Rows from a spatial reasoning dataset

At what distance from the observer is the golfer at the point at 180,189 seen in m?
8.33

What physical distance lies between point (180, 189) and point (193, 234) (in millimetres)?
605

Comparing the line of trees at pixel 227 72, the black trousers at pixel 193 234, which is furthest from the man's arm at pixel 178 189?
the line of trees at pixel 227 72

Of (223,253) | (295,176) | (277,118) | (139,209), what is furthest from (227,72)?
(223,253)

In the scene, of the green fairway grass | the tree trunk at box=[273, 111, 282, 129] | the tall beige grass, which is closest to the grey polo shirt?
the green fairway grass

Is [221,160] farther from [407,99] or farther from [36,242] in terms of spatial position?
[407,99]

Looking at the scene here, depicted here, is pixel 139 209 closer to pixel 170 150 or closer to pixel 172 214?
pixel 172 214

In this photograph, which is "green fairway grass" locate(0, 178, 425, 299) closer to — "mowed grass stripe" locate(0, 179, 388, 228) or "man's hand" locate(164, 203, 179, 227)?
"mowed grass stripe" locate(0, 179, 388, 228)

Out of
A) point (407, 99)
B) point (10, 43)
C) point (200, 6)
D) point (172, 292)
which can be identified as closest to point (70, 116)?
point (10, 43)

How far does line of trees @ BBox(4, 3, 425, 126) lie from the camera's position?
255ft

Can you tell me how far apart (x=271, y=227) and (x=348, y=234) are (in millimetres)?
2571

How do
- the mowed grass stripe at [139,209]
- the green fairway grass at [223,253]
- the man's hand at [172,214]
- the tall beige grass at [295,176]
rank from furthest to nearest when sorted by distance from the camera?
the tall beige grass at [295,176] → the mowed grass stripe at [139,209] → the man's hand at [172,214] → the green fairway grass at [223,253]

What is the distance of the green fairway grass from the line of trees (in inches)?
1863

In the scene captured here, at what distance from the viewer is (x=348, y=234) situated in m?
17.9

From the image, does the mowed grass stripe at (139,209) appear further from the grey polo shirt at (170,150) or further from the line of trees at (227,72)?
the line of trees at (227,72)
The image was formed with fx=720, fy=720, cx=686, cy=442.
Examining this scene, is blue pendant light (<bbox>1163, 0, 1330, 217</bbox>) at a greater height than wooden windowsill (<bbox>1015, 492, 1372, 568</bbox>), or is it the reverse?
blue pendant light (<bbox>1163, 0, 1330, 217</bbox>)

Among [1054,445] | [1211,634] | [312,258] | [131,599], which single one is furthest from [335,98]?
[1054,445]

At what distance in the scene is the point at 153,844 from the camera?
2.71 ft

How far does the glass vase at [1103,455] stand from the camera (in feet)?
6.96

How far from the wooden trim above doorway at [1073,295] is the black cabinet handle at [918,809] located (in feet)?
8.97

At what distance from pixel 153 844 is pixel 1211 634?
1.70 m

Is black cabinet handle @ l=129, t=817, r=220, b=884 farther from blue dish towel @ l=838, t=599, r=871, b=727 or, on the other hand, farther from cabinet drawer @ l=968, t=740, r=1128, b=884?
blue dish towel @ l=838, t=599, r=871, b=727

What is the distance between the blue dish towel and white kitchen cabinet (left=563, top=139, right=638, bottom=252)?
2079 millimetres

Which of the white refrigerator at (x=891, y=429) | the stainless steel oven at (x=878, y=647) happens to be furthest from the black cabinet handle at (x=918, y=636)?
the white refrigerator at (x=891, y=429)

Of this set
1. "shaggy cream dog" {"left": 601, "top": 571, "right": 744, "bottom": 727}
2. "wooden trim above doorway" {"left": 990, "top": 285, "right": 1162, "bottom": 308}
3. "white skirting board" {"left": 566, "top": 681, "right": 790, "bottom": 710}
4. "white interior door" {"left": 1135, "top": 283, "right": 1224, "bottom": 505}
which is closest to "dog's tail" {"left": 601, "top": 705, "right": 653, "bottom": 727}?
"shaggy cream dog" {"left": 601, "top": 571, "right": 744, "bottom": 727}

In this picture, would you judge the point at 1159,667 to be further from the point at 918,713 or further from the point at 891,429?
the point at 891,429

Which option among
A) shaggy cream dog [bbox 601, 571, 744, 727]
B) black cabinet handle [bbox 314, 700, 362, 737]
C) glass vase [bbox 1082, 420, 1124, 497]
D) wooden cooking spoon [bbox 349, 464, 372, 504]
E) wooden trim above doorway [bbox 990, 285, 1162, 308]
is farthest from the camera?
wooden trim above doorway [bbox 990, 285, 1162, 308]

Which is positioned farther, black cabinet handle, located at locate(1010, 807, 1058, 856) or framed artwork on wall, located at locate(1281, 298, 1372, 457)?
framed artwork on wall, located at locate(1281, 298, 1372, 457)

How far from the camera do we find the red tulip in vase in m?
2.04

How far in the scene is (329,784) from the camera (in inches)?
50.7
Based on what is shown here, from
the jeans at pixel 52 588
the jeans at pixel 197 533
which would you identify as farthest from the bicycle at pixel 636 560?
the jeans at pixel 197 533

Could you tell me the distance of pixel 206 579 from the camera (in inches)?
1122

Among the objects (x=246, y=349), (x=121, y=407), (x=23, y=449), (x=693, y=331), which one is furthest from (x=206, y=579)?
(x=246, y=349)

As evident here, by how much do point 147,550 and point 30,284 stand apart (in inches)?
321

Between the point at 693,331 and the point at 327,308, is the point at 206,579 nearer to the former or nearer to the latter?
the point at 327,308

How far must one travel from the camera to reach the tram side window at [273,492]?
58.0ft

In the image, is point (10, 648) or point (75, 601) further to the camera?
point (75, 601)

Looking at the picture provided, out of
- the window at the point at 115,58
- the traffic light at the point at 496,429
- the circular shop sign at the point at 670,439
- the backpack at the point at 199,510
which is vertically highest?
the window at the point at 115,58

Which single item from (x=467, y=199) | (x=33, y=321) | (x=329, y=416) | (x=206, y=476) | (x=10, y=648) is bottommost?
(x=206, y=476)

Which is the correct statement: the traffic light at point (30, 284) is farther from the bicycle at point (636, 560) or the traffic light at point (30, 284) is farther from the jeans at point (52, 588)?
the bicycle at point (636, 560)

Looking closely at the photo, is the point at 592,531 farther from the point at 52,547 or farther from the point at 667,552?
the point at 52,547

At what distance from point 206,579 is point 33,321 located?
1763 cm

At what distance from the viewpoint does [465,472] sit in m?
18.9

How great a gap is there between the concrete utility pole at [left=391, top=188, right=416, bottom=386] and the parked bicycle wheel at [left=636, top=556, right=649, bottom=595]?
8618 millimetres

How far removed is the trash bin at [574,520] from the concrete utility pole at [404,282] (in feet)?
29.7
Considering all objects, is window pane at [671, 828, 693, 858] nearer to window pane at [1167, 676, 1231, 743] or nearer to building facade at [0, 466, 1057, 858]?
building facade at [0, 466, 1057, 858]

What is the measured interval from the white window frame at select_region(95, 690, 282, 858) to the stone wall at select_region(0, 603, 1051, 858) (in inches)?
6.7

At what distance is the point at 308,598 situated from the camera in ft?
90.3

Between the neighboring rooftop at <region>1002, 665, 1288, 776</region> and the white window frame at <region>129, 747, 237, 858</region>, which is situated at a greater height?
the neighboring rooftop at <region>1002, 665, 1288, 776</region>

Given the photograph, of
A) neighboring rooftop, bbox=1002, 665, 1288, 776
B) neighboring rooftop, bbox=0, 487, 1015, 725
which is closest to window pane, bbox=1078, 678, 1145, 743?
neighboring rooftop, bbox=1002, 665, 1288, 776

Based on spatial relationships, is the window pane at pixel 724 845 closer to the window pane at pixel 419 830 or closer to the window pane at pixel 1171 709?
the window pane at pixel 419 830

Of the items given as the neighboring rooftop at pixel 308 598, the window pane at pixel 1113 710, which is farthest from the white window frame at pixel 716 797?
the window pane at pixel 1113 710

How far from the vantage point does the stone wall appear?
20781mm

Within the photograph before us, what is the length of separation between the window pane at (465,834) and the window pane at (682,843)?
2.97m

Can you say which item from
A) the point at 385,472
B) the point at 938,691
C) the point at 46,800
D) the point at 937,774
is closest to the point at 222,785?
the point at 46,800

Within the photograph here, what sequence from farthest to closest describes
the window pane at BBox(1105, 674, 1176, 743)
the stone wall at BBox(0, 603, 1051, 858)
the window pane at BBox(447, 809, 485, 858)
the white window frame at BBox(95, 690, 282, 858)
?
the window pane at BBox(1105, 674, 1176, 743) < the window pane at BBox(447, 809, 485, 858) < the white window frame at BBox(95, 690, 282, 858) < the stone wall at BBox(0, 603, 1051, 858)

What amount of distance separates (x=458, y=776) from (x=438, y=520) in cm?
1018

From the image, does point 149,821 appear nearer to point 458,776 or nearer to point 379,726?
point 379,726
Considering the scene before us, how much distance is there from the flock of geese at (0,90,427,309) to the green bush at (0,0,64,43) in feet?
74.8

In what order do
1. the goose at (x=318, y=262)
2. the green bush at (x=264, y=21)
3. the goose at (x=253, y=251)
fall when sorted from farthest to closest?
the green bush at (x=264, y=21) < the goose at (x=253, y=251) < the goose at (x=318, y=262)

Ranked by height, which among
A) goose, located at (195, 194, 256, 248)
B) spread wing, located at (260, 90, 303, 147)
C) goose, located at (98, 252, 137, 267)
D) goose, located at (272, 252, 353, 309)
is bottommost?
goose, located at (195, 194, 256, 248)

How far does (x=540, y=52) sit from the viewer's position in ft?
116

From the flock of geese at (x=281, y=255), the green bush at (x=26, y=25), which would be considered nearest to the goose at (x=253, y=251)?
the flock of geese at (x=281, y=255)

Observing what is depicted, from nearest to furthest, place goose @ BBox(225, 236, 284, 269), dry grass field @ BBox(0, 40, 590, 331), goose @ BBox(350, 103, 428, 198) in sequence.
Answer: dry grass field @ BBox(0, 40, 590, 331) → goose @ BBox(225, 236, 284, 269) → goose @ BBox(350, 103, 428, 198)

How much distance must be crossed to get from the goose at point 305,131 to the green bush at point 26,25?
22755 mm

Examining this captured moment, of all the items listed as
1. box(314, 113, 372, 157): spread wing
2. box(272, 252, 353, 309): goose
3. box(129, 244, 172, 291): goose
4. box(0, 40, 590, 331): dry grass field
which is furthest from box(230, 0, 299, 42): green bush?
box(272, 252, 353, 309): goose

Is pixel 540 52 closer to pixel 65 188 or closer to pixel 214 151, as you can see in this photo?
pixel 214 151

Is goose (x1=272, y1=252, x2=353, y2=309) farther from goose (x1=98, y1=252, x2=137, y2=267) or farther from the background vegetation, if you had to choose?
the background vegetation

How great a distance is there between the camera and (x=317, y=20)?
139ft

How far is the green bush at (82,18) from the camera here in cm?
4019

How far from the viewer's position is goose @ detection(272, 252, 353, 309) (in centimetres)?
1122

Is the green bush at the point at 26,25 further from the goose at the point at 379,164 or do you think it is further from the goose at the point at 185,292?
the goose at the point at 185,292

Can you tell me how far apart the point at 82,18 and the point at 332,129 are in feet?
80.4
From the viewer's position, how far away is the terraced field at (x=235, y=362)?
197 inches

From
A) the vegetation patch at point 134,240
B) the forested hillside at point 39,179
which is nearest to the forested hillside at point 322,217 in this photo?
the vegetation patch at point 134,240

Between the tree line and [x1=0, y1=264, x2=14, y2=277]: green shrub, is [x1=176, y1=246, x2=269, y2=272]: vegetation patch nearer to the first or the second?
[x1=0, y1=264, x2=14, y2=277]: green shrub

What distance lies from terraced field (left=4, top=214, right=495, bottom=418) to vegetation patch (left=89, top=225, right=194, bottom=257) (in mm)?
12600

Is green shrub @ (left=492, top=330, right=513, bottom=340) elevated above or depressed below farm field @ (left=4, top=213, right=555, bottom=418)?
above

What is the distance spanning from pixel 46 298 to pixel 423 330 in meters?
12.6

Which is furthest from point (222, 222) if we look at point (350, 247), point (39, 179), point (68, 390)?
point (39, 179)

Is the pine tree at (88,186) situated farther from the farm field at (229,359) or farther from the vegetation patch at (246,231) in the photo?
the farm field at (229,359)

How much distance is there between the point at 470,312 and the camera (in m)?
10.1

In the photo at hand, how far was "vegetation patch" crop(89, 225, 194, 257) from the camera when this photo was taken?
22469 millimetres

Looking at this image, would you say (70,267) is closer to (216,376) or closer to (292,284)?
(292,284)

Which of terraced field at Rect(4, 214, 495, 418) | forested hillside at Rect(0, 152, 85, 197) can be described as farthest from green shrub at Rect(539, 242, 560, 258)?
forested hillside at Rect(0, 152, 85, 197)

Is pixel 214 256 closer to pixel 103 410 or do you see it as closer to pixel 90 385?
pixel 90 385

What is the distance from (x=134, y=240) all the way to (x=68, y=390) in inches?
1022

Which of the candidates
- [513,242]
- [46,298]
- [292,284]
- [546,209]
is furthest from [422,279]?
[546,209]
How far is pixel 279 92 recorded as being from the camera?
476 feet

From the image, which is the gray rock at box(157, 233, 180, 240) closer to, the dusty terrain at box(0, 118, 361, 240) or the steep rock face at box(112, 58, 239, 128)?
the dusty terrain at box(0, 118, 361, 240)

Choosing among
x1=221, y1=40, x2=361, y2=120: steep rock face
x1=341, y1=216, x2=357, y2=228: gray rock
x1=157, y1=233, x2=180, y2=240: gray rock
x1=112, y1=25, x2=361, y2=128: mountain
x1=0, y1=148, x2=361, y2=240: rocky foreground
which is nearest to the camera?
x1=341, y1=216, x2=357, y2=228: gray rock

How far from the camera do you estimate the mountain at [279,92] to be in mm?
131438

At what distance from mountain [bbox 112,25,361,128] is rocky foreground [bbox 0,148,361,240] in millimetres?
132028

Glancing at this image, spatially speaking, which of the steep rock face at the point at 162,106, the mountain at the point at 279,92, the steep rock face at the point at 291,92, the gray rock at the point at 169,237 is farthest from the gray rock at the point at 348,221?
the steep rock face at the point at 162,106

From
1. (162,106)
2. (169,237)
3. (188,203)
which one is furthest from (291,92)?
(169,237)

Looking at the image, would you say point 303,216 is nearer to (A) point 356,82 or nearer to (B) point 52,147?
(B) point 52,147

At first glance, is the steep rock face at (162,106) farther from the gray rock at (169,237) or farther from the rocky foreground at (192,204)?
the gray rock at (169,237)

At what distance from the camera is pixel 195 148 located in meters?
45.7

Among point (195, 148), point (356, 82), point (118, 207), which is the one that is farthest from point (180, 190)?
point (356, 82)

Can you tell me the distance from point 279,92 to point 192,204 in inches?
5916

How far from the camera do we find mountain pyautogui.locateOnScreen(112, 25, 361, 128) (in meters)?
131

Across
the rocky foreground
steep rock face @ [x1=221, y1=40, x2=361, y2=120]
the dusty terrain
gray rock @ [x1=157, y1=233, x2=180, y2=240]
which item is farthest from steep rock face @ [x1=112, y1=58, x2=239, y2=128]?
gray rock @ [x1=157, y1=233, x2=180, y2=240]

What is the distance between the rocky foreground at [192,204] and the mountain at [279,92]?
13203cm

§ **WRITTEN TASK**:
Could you turn the records starting at the line containing "Considering the scene" and ending at the line containing "the green bush at (x=264, y=21) <" into a numbered list, leaving out any blank lines?

§ **ANSWER BELOW**:
1. Considering the scene before us, how much distance is there from the flock of geese at (0,90,427,309) to the green bush at (0,0,64,43) in feet?
2. 74.8
3. In what order do
4. 1. the goose at (x=318, y=262)
5. 2. the green bush at (x=264, y=21)
6. 3. the goose at (x=253, y=251)
7. fall when sorted from farthest to closest?
8. the green bush at (x=264, y=21) < the goose at (x=253, y=251) < the goose at (x=318, y=262)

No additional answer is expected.